(Exercise prompt): Please copy the data word for word, beginning at the line that contains "From the available" and ending after the line that contains "0.58 metres".

Scene question data
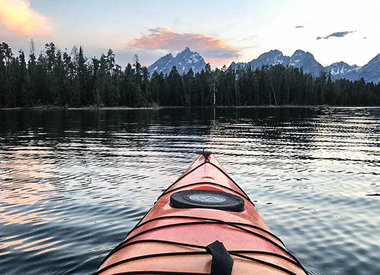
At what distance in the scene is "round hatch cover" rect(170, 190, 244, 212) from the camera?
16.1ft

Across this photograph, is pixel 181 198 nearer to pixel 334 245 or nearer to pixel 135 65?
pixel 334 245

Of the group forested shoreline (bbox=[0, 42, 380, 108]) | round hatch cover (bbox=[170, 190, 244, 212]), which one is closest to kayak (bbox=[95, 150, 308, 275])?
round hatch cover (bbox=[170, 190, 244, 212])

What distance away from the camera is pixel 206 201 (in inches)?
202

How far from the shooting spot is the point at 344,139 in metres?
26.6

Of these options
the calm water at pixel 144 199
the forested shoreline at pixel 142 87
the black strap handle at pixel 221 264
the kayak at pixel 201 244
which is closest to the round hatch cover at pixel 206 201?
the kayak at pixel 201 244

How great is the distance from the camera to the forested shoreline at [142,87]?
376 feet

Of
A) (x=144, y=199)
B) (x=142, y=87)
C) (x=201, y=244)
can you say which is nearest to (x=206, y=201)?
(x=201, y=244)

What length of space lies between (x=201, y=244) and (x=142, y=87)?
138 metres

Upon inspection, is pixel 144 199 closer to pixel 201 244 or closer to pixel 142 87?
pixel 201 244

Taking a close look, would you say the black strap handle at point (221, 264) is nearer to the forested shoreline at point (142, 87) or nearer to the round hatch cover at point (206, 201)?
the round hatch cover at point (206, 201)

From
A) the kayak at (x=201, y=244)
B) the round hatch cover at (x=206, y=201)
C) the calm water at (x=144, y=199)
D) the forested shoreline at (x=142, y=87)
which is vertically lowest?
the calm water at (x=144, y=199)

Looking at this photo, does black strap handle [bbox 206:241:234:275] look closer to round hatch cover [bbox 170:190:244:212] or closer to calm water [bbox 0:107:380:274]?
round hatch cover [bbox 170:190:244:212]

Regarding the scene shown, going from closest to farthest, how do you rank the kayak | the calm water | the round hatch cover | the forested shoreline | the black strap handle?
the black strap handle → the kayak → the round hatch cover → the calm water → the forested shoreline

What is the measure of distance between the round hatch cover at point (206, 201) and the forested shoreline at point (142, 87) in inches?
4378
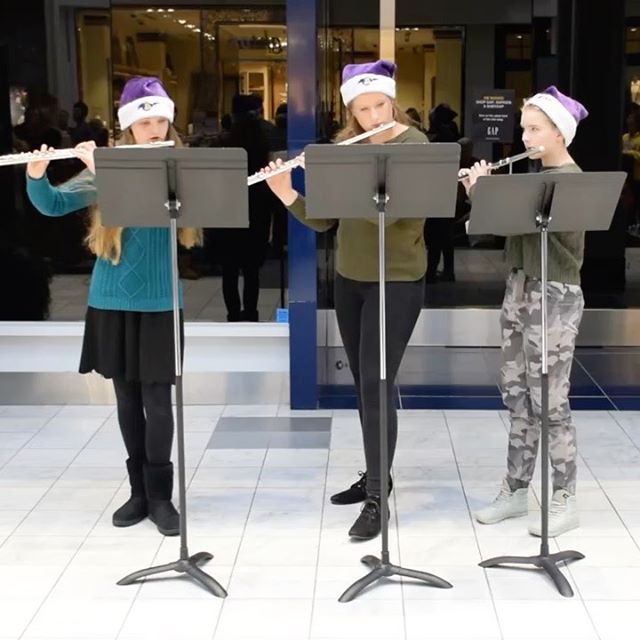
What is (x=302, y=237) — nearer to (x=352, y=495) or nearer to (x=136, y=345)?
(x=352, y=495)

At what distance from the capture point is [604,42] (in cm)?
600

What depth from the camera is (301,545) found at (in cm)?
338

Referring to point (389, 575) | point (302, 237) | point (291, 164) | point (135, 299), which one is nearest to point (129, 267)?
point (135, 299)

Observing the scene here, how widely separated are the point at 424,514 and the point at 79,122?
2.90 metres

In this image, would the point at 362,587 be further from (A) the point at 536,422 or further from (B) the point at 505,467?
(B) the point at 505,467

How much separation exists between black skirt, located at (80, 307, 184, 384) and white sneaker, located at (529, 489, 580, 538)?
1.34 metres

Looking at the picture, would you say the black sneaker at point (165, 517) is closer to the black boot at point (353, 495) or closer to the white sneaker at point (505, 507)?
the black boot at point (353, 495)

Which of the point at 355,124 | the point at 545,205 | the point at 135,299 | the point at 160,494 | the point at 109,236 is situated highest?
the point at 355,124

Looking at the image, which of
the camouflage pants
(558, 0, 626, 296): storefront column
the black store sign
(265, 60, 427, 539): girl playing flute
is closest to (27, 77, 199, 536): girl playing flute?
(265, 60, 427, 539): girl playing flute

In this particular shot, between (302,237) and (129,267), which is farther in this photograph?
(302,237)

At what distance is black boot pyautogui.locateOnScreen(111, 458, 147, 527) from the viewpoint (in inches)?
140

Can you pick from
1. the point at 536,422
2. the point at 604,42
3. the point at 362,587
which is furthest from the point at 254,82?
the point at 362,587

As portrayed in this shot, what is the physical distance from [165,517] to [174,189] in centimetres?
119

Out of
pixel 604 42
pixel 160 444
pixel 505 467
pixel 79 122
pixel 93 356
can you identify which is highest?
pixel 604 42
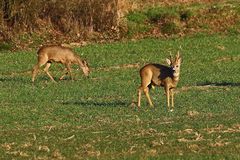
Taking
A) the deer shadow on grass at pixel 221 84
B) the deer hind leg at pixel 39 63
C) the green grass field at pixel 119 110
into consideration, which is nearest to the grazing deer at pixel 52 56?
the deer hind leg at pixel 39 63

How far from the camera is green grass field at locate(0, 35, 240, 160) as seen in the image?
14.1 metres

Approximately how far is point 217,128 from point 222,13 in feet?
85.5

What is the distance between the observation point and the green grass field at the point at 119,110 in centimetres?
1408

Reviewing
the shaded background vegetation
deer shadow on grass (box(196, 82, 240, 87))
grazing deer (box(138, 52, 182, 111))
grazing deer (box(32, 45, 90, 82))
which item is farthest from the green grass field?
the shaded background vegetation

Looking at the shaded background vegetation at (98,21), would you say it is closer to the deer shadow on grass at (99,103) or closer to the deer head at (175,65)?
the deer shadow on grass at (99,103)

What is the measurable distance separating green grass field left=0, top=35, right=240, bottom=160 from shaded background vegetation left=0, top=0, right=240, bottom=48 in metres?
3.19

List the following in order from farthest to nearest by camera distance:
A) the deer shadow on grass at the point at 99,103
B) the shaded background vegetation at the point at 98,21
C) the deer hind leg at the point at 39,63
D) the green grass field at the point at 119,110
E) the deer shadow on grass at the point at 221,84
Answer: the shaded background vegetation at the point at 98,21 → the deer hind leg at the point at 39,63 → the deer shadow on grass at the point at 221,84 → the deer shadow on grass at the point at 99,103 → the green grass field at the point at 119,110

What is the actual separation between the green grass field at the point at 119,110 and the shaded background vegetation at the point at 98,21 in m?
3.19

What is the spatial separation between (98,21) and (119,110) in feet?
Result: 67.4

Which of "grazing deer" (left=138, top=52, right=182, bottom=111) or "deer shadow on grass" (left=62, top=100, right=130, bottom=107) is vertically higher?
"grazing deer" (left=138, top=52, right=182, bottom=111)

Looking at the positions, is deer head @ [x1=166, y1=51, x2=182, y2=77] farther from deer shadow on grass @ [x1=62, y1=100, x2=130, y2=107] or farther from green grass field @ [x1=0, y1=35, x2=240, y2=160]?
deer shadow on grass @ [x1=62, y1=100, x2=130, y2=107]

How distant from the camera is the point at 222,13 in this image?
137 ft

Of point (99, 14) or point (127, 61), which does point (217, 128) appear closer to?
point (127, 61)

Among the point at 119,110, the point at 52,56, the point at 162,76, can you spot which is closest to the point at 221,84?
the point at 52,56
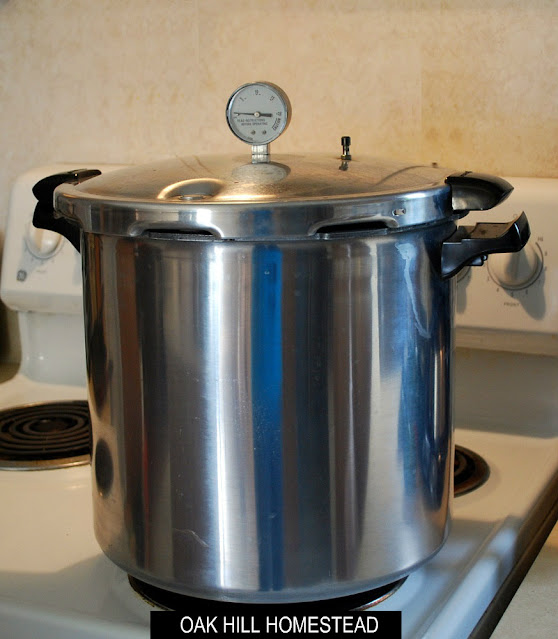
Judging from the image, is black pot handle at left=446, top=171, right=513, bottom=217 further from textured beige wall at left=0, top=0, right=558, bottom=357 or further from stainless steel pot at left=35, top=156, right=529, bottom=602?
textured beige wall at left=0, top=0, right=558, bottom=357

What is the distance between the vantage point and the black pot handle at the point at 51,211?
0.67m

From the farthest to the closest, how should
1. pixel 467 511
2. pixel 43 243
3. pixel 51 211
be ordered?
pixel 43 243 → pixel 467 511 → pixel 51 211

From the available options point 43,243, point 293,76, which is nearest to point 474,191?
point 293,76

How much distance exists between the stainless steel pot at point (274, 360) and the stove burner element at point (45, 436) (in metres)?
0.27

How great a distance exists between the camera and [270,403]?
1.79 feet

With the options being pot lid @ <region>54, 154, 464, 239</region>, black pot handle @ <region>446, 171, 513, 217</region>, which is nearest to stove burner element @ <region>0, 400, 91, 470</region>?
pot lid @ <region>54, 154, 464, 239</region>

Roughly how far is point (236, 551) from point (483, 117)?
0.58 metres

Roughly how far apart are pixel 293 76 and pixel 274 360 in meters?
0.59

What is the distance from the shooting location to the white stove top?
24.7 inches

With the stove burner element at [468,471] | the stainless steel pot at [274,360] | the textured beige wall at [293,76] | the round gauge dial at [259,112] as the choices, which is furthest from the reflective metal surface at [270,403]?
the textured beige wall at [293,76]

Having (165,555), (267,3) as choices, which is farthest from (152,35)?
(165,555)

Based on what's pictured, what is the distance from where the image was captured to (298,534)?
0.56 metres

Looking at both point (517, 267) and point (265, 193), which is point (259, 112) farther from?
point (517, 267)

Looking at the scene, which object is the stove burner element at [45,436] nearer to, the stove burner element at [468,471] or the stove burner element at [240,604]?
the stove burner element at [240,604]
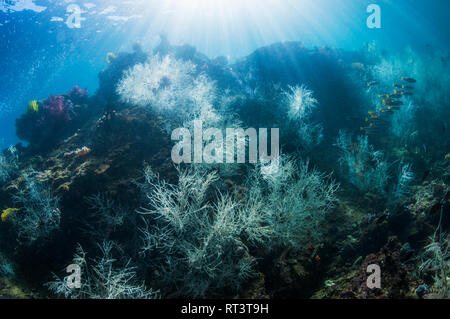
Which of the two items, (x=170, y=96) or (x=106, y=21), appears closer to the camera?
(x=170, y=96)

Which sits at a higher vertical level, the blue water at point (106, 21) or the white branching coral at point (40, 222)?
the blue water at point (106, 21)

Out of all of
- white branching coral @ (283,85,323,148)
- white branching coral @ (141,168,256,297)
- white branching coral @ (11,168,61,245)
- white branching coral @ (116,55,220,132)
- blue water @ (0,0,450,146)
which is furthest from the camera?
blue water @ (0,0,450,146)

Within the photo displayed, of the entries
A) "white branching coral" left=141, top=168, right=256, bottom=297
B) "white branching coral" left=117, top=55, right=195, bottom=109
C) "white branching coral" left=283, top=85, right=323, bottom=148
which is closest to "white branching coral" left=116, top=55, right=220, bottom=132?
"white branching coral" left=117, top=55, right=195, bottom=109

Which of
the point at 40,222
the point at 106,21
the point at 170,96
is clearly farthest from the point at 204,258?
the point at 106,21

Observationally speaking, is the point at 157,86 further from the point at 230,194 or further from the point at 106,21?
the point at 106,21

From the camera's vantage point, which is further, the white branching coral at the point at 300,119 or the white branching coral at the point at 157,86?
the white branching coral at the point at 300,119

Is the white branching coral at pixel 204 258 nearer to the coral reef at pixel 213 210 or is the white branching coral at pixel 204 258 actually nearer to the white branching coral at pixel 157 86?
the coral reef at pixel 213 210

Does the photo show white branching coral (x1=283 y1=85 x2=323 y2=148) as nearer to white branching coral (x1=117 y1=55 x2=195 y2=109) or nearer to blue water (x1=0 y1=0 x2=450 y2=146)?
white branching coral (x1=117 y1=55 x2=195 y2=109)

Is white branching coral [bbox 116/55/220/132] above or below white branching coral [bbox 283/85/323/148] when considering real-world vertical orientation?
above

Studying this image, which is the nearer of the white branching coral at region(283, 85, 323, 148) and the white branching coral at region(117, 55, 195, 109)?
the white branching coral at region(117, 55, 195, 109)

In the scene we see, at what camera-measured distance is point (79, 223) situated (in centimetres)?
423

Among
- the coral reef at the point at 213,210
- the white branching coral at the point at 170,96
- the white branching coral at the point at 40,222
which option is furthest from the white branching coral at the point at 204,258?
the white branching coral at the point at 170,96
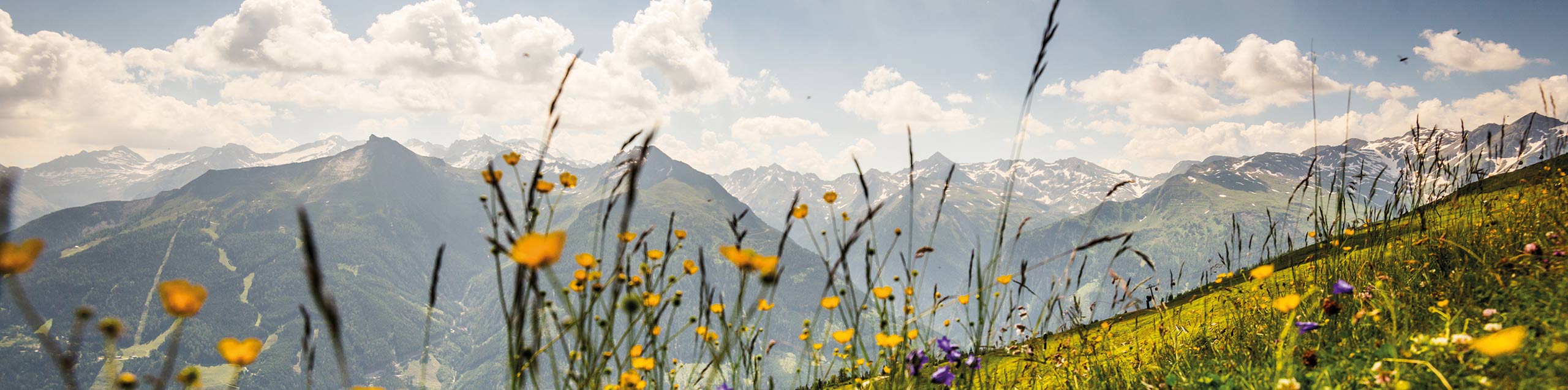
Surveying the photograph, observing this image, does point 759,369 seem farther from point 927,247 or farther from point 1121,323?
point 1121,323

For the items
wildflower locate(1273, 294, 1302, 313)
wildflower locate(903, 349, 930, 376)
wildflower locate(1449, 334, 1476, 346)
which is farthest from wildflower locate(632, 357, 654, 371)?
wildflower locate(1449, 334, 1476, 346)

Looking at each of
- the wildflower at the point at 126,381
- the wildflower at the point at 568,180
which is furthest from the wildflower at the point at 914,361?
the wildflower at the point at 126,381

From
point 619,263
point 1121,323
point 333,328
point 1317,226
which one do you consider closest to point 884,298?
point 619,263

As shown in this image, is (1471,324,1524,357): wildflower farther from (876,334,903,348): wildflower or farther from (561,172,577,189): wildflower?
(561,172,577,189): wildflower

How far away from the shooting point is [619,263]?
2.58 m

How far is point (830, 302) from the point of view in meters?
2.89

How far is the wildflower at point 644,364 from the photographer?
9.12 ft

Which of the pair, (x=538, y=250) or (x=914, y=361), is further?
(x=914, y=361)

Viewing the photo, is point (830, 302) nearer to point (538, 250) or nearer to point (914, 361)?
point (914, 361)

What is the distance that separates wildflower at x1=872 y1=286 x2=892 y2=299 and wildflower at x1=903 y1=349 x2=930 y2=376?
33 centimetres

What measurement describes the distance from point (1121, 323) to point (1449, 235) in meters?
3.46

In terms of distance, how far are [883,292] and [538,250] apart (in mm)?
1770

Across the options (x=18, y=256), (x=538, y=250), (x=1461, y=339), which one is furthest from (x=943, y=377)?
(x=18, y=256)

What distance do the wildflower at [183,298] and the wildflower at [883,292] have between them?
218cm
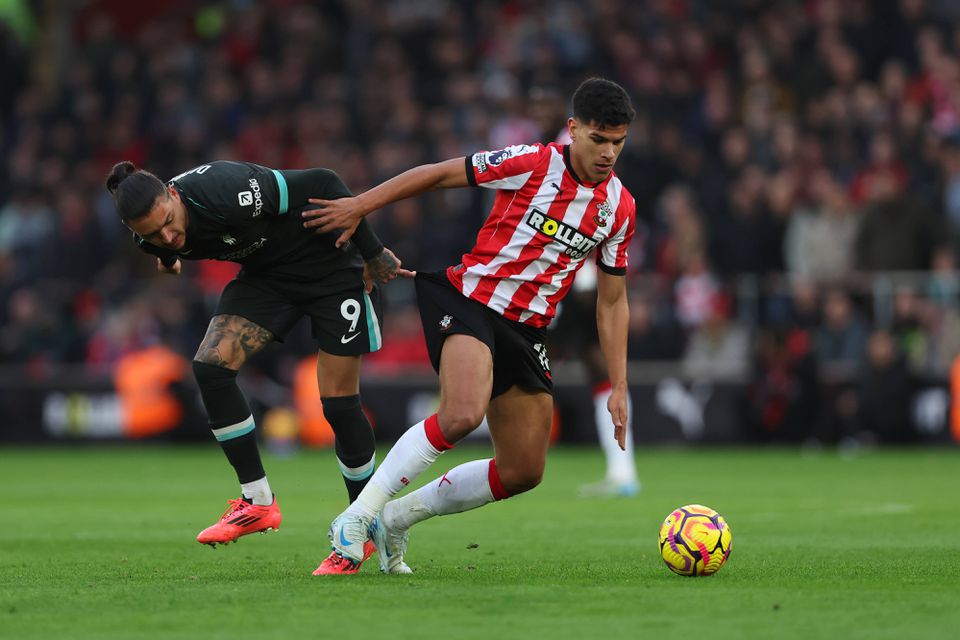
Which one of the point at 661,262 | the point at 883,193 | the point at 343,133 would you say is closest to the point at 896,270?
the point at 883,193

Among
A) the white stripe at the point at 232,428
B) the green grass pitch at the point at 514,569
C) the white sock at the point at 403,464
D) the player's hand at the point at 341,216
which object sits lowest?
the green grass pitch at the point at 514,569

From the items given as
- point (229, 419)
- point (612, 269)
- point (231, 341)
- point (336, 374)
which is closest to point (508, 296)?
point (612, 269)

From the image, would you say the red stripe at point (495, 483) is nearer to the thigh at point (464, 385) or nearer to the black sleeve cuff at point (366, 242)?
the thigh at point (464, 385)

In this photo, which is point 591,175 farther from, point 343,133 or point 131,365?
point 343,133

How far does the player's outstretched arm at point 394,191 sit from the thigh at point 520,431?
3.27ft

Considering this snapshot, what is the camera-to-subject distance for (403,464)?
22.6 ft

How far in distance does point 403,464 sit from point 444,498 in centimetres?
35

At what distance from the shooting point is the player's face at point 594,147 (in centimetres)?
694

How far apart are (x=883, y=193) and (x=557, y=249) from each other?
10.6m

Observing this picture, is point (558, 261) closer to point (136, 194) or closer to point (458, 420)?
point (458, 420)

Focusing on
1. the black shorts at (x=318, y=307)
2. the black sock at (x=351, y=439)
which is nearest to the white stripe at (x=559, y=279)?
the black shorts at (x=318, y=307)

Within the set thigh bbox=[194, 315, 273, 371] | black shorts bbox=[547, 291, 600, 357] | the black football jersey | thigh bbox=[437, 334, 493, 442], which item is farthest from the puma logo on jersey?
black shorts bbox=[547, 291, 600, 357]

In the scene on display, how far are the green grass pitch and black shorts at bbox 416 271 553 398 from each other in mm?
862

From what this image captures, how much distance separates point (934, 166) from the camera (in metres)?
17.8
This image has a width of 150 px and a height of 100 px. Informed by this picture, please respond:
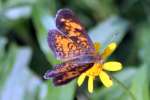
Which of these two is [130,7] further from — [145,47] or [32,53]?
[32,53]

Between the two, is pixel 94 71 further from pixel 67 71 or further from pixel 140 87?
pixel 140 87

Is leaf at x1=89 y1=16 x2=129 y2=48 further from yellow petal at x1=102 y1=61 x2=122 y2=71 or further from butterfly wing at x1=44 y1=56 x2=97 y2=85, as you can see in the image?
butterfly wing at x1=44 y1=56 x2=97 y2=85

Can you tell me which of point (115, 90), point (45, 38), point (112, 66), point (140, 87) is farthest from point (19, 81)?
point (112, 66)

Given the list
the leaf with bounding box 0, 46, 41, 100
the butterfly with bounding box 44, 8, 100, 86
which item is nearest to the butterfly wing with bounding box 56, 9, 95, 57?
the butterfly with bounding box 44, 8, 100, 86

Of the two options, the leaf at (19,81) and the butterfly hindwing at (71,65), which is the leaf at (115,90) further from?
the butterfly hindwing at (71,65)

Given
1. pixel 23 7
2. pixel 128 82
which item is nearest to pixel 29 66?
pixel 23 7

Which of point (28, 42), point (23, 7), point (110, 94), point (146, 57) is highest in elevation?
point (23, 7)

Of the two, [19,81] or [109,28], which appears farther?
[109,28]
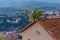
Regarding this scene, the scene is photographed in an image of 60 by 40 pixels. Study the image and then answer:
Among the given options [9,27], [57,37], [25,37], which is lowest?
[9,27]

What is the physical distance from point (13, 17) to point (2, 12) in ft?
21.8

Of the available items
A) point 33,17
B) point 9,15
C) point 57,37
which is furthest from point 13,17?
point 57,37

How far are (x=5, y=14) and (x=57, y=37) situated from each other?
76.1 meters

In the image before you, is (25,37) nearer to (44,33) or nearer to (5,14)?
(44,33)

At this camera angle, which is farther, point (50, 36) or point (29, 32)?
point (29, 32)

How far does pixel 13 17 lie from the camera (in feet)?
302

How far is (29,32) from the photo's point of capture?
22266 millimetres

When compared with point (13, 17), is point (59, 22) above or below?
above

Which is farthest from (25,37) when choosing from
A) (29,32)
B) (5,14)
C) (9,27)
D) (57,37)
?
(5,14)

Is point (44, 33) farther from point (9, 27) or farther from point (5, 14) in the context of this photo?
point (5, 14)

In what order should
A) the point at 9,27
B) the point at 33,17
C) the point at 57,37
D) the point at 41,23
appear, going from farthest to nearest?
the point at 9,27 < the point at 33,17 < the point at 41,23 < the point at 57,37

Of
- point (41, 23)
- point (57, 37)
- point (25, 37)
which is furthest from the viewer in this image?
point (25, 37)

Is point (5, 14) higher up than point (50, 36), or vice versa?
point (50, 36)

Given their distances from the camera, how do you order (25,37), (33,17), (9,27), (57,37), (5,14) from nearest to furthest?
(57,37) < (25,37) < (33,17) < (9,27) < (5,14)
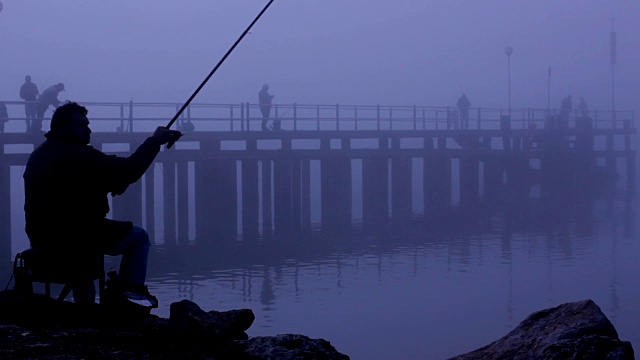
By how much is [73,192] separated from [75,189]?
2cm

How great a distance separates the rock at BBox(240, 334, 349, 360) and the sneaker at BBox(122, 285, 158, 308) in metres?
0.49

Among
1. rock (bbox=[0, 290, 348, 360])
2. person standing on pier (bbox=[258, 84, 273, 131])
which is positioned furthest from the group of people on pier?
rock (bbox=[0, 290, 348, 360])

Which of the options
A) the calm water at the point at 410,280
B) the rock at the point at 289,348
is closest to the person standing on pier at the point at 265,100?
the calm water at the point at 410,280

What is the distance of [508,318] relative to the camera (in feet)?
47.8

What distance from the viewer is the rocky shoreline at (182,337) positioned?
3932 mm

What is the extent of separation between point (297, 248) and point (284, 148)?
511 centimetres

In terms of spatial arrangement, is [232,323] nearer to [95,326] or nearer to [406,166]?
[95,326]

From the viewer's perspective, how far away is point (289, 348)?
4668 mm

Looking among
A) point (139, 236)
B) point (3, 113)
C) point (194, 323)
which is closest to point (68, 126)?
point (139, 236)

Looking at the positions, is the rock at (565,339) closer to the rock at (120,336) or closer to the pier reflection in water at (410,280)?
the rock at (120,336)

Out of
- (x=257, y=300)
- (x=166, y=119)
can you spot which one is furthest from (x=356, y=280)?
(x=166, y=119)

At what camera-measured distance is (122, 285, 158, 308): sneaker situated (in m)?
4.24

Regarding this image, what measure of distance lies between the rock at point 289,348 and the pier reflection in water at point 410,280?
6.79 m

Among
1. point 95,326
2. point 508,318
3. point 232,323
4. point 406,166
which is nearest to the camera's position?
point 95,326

(Completed exercise):
From the available options point 43,243, point 293,76, which is nearest to point 474,191?
point 293,76

How much distance exists between the stainless steel pot at point (274, 360) and the stove burner element at point (45, 436) (in metres)?
0.27

How great a distance exists between the camera and [270,403]?
1.79 feet

With the options being pot lid @ <region>54, 154, 464, 239</region>, black pot handle @ <region>446, 171, 513, 217</region>, which is nearest to stove burner element @ <region>0, 400, 91, 470</region>?
pot lid @ <region>54, 154, 464, 239</region>

Roughly how far is point (236, 551) from point (483, 117)?
0.58 metres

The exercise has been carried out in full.